EXTRACTED TEXT:
Simulation is accepted.

Some patterns:

    // 01 23 4567 8910     16               32
    // 01 12 1223 13 
    // ab bc bccd bccd.... bccd............ bccd........
    //                 cdde
    //                 12

• the b is always at pos power of two

• each time we double into the left part and right part

• left is untouched, right is shifted once against previous

• left is at POS%2 == 0, right is at POS%2 > 0

Approach

• do shift at each set bit

• 'a' will never overflow 'z', the first 'z' is at (1 << 25) - 1 position

Complexity

• Time complexity: $$O(k^2)$$

• Space complexity: $$O(k)$$

Code

// 13ms
    fun kthCharacter(k: Int): Char {
        var s = listOf('a')
        while (s.lastIndex < k - 1) s += s.map { it + 1 }
        return s[k - 1]
    }

// 1ms
    fun kthCharacter(k: Int): Char {
        var k = k - 1; var c = 'a'
        while (k > 0) { c += k % 2; k /= 2 }
        return c
    }

// 0ms
    fun kthCharacter(k: Int): Char {
        fun x(k: Int): Char = if (k == 0) 'a' else x(k / 2) + k % 2
        return x(k - 1)

GIVEN INSTRUCTION A: Reproduce the kthCharacter solution notes from "Simulation is accepted." up to and including "bccd.... bccd............ bccd........".

DATA:
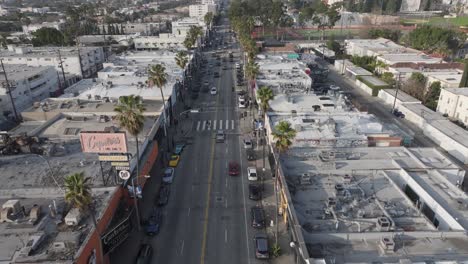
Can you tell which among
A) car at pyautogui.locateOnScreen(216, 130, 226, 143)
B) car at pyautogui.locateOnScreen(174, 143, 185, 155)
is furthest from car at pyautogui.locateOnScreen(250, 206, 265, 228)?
car at pyautogui.locateOnScreen(216, 130, 226, 143)

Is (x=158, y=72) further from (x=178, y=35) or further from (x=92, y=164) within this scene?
(x=178, y=35)

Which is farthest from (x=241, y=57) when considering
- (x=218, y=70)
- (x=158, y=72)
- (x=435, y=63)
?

GIVEN INSTRUCTION B: Write out the entries word for word, from the line with "Which is farthest" up to and including the final line of the entries.

CORRECT RESULT A:
Simulation is accepted.

Some patterns:

    // 01 23 4567 8910     16               32
    // 01 12 1223 13 
    // ab bc bccd bccd.... bccd............ bccd........

CORRECT RESULT B:
Which is farthest from (x=241, y=57) when considering
- (x=218, y=70)
- (x=158, y=72)
- (x=435, y=63)
?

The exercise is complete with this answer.